The whole versus the sum of some of the parts: toward resolving the apparent controversy of clitoral versus vaginal orgasms

Socioaffect Neurosci Psychol. 2016 Oct 25:6:32578. doi: 10.3402/snp.v6.32578. eCollection 2016.

Abstract

Background: The nature of a woman's orgasm has been a source of scientific, political, and cultural debate for over a century. Since the Victorian era, the pendulum has swung from the vagina to the clitoris, and to some extent back again, with the current debate stuck over whether internal sensory structures exist in the vagina that could account for orgasms based largely on their stimulation, or whether stimulation of the external glans clitoris is always necessary for orgasm.

Method: We review the history of the clitoral versus vaginal orgasm debate as it has evolved with conflicting ideas and data from psychiatry and psychoanalysis, epidemiology, evolutionary theory, feminist political theory, physiology, and finally neuroscience.

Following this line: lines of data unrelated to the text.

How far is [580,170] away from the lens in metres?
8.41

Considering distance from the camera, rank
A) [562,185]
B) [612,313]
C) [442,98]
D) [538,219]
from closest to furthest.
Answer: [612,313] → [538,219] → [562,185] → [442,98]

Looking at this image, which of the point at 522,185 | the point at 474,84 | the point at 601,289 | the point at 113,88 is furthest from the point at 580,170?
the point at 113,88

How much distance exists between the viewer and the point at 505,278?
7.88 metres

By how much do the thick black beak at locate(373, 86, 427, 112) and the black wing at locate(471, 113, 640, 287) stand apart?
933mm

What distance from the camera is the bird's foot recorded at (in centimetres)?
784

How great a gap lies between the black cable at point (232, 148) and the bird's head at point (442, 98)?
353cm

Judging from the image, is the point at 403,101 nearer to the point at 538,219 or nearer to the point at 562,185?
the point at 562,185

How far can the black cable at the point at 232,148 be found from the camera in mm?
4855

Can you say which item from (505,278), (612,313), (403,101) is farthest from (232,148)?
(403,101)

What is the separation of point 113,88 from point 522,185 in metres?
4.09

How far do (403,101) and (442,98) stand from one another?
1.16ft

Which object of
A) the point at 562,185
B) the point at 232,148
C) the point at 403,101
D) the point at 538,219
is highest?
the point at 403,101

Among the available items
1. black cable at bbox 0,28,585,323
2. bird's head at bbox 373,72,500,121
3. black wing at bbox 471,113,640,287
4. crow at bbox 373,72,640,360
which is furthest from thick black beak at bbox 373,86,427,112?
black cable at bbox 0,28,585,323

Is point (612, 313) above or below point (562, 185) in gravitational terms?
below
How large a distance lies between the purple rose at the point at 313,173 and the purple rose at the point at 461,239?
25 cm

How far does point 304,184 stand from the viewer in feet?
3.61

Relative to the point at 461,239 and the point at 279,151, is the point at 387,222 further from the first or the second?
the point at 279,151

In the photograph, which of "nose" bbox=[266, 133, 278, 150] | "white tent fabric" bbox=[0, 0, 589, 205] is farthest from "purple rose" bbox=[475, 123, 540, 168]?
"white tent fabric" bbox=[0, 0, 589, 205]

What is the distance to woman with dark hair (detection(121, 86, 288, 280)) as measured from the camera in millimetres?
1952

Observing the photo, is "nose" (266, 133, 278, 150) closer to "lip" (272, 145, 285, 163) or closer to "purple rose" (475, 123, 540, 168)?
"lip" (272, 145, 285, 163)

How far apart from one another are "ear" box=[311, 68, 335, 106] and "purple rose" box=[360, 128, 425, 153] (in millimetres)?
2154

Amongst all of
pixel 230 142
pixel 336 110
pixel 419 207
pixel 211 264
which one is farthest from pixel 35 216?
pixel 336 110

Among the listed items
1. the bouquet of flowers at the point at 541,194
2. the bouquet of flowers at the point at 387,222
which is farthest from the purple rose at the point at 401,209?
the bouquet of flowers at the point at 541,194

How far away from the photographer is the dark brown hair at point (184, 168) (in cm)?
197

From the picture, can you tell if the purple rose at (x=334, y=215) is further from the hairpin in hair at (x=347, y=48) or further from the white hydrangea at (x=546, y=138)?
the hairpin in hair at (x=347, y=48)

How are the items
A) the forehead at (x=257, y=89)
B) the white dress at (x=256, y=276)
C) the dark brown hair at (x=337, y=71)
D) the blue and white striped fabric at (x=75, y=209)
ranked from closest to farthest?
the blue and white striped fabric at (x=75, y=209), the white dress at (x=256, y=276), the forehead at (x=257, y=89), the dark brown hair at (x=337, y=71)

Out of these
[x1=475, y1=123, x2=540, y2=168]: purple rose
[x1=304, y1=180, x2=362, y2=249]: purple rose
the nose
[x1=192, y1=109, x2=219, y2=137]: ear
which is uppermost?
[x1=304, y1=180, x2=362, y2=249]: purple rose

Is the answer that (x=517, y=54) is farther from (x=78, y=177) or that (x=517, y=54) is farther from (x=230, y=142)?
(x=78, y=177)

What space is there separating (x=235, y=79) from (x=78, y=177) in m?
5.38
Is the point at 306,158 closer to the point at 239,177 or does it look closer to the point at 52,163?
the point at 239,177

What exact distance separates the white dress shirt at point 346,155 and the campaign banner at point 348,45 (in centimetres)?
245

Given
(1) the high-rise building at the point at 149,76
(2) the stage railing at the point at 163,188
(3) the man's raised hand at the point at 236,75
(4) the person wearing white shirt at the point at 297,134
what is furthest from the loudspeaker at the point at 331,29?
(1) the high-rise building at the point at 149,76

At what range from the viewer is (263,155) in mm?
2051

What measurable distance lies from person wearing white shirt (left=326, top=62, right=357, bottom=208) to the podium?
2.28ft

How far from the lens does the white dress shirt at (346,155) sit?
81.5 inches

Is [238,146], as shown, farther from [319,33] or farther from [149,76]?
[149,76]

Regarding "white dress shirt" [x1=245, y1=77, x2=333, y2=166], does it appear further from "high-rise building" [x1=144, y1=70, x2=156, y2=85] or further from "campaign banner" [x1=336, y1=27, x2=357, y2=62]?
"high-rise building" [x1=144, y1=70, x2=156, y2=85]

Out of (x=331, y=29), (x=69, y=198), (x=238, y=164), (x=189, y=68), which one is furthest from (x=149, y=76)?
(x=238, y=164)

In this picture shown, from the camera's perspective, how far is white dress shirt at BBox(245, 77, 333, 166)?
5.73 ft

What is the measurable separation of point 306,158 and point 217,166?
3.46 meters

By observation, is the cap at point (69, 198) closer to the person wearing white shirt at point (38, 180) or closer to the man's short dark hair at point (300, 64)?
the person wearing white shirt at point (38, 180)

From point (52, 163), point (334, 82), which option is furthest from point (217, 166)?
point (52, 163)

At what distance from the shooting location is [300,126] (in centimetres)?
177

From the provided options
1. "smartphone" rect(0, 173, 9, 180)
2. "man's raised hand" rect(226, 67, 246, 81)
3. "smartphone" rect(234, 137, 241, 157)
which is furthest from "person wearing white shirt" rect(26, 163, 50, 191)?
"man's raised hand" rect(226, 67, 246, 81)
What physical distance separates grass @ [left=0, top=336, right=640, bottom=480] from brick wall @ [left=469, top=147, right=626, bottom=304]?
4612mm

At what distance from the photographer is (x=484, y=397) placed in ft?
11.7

Results: A new synthesis is presented that acknowledges the enormous potential women have to experience orgasms from one or more sources of sensory input, including the external clitoral glans, internal region around the "G-spot" that corresponds to the internal clitoral bulbs, the cervix, as well as sensory stimulation of non-genital areas such as the nipples.

Conclusions: With experience, stimulation of one or all of these triggering zones are integrated into a "whole" set of sensory inputs, movements, body positions, autonomic arousal, and partner- and contextual-related cues, that reliably induces pleasure and orgasm during masturbation and copulation. The process of integration is iterative and can change across the lifespan with new experiences of orgasm.

Keywords: arousal; brain; cervix; clitoris; external; internal; pleasure; stimulation; vagina; women.